You will know already that I have never considered myself to be a brilliant lawyer, manager or leader; and I was never so secure in my credentials that I expected to win the day with just the force of my argument, personality or experience. Sadly, in some ways, I have never assumed I would be noticed, needed or valued. However, I have always known from a very young age that I have quietly noticed a great deal. To notice, it turns out, is a gift. It is the first step of change, a place of soft but significant influence and where kindness can flourish.
I think this started for me when I was just a boy and I used to stay with my grandmother (my mum’s mum) to be some company for her after my grandfather had died. She lived in Westbury, Wiltshire and most days when I was with her, we would walk down the steep slope from her little house on the Butts, to the main road where there was a butcher and a general stores. It was a distance of a few hundred yards, but it would take for ages to get there. My nan seemed to know everyone, and everyone we met on this little walk wanted to stop and chat. Nan always had time for everyone; she never judged, never tried to rush away, and always left the space for whoever needed it, and for however long they needed it.
My life straddles this gentler, slower time, through into the rush and swirl of today’s social media clicks, links and notifications that dictate our days, minute by minute. I have to say that I prefer the before to the now.
My nan’s stroll to and from the shops was all about making time for other people. This has become for me, and I believe it was for her then, a way to be present in the world; our way to have a quiet purpose. To be in the moment for someone else, unencumbered by our own concerns, just listening, acknowledging and providing a necessary pause, is a special thing.
I noticed how, for my nan’s friends, this seemed to be such a kind and caring gift, and it is one that has become more and more important to me with each passing year. However, I also know now, better than ever, that it only a gift when it is not filled with our own ideas and needs. The time we give to others is only precious when it is left free for them to step into and be themselves. To then share this space is a privilege. It doesn’t matter if it is filled with important things or hardly anything at all. In the gift of unconditional time we honour the need we all have to be heard.
I can follow this thread all the way back from now to walking with my nan. It does not seem that much when it is said in just a few words, but it is what I do, and to some extent it is who I am. It is both inconsequential and vital; it is simple to say, but it is hard to do. It matters more than we can ever imagine, but it is impossible to measure. To make time for others is the difference I can make in this world.

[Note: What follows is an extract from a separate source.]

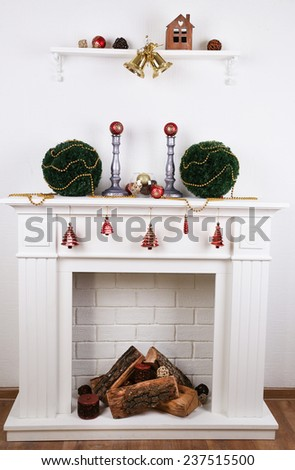 Fireplace with Christmas decoration on wooden floor near white background - stock photo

In the chapters that follow, the exhibition will continue so that I may show you the portraits of some remarkable and wonderful people who have come into my life and made this thread of my career even more important to me. As a result of their love, care and kindness, I have been able to do more than I could have ever imagined when I was just a small boy walking to the shops with my nan, or even as the General Counsel in two major companies.
My final thought for this chapter is just a quiet reflection on the process of looking back. As I am finding for myself in the pages of these stories, to look back is not to try and make sense of the past, but to feel confident about the present. I look back not to judge myself, or to regret or to reassess, but simply to notice and to be thankful for everything that has helped me to arrive precisely where we I am right now, still incomplete, still uncertain, but settled in who I am.